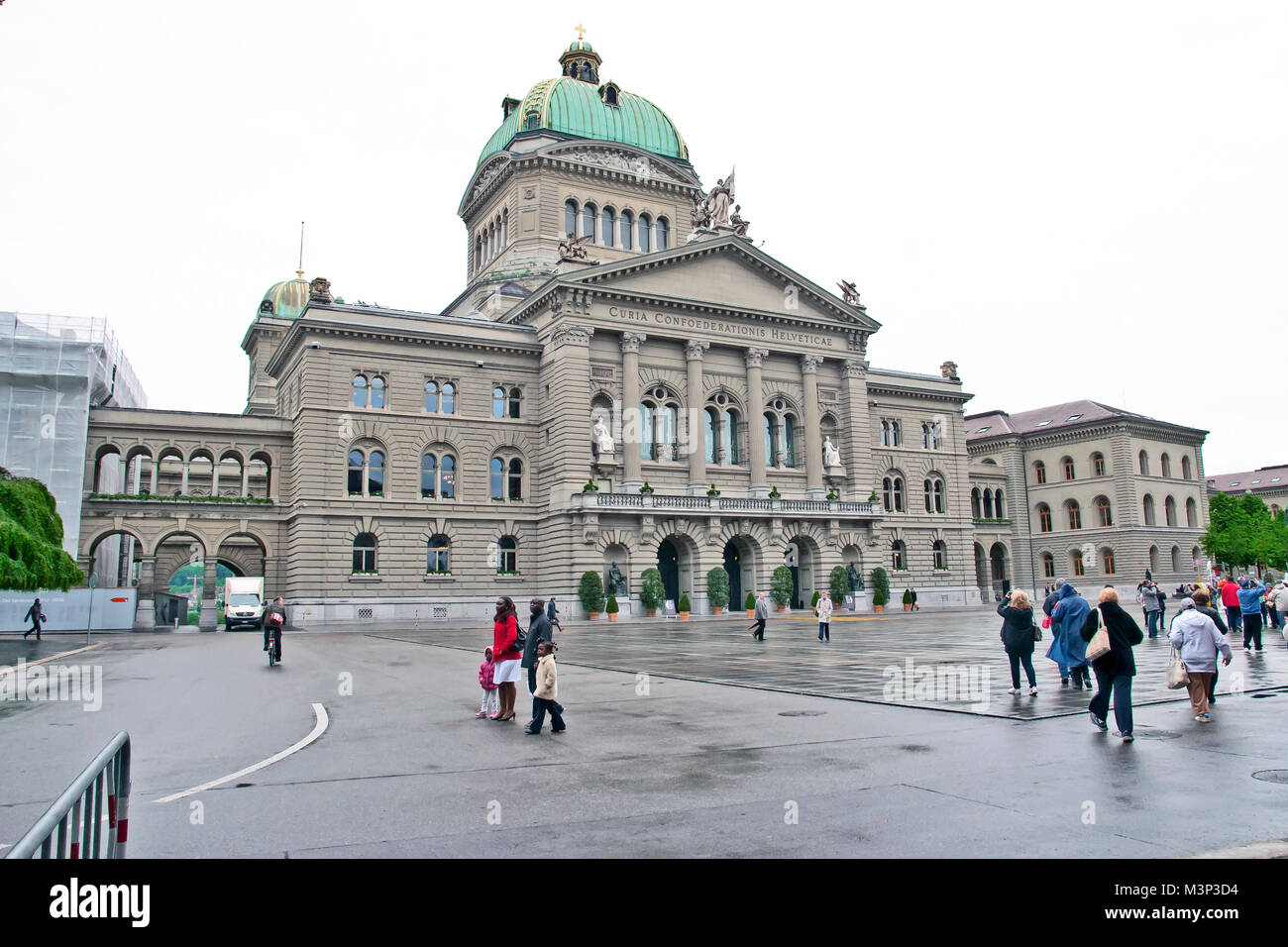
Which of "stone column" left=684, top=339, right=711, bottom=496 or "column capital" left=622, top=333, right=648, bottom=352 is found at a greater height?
"column capital" left=622, top=333, right=648, bottom=352

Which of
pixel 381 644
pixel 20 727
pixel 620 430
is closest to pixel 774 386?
pixel 620 430

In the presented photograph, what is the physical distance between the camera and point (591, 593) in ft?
163

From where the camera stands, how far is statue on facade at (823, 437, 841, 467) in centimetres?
5978

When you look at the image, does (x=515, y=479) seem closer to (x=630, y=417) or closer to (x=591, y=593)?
(x=630, y=417)

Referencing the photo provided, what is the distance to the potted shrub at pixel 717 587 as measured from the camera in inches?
2103

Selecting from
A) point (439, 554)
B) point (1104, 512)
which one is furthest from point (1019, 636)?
point (1104, 512)

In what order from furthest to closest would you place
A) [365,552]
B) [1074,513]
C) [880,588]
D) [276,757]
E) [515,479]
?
[1074,513], [880,588], [515,479], [365,552], [276,757]

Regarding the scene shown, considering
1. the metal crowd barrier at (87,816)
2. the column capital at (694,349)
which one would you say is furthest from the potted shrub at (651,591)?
the metal crowd barrier at (87,816)

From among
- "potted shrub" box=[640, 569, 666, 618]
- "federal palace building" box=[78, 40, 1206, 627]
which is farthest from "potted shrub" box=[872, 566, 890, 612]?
"potted shrub" box=[640, 569, 666, 618]

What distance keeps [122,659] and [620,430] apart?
30.7m

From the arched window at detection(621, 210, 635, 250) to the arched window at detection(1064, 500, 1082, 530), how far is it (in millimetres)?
45295

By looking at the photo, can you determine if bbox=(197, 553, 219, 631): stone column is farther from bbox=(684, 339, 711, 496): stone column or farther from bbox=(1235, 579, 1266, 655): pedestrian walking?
bbox=(1235, 579, 1266, 655): pedestrian walking

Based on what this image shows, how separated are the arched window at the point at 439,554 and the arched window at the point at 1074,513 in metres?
56.6

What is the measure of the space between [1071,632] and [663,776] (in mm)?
8828
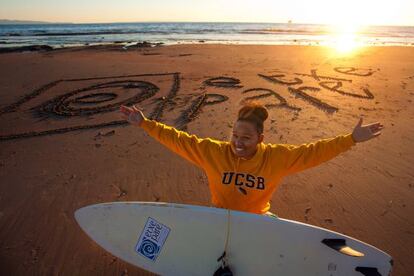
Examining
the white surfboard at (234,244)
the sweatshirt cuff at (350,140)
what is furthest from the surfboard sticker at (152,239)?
the sweatshirt cuff at (350,140)

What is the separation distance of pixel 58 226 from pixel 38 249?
1.10 ft

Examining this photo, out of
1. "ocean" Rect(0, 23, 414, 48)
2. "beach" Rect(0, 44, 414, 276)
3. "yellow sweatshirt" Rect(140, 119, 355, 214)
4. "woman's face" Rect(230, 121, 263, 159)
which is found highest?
"ocean" Rect(0, 23, 414, 48)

============================================================

Convert every line of the rows above into a numbered list, omitting blank lines and the picture lines.

1. Which of "stone column" left=684, top=339, right=711, bottom=496 or "column capital" left=622, top=333, right=648, bottom=352 is found at a greater height?
2. "column capital" left=622, top=333, right=648, bottom=352
3. Which of
4. pixel 381 644
5. pixel 20 727
6. pixel 620 430
7. is closest to pixel 774 386?
8. pixel 620 430
9. In the presented photograph, what is the physical distance between the camera and point (591, 593) in ft?
10. 163
11. From where the camera stands, how far is statue on facade at (823, 437, 841, 467) in centimetres?
12. 5978
13. When you look at the image, does (x=515, y=479) seem closer to (x=630, y=417) or closer to (x=591, y=593)?
14. (x=630, y=417)
15. Referencing the photo provided, what is the distance to the potted shrub at pixel 717 587 as measured from the camera in inches?
16. 2103
17. Selecting from
18. A) point (439, 554)
19. B) point (1104, 512)
20. which one is furthest from point (1019, 636)?
21. point (1104, 512)
22. In what order from furthest to closest would you place
23. A) [365,552]
24. B) [1074,513]
25. C) [880,588]
26. D) [276,757]
27. E) [515,479]
28. ?
29. [1074,513], [880,588], [515,479], [365,552], [276,757]
30. Regarding the scene shown, considering
31. 1. the metal crowd barrier at (87,816)
32. 2. the column capital at (694,349)
33. which one would you say is furthest from the potted shrub at (651,591)?
34. the metal crowd barrier at (87,816)
35. From among
36. - "potted shrub" box=[640, 569, 666, 618]
37. - "federal palace building" box=[78, 40, 1206, 627]
38. which is farthest from "potted shrub" box=[872, 566, 890, 612]?
39. "potted shrub" box=[640, 569, 666, 618]
40. What distance keeps [122,659] and [620,430] apart?
41. 30.7m
42. From the arched window at detection(621, 210, 635, 250) to the arched window at detection(1064, 500, 1082, 530), how far is it (in millimetres)?
43. 45295
44. By looking at the photo, can you determine if bbox=(197, 553, 219, 631): stone column is farther from bbox=(684, 339, 711, 496): stone column or farther from bbox=(1235, 579, 1266, 655): pedestrian walking?
45. bbox=(1235, 579, 1266, 655): pedestrian walking
46. Based on what this image shows, how separated are the arched window at the point at 439,554 and the arched window at the point at 1074,513 in metres?
47. 56.6
48. What is the measure of the space between [1071,632] and [663,776] (in mm)?
49. 8828
50. Examining
51. the white surfboard at (234,244)
52. the sweatshirt cuff at (350,140)
53. what is furthest from the surfboard sticker at (152,239)?
54. the sweatshirt cuff at (350,140)
55. What is the separation distance of pixel 58 226 from pixel 38 249?
56. 1.10 ft
57. Examining this photo, out of
58. 1. "ocean" Rect(0, 23, 414, 48)
59. 2. "beach" Rect(0, 44, 414, 276)
60. 3. "yellow sweatshirt" Rect(140, 119, 355, 214)
61. 4. "woman's face" Rect(230, 121, 263, 159)
62. which is found highest?
63. "ocean" Rect(0, 23, 414, 48)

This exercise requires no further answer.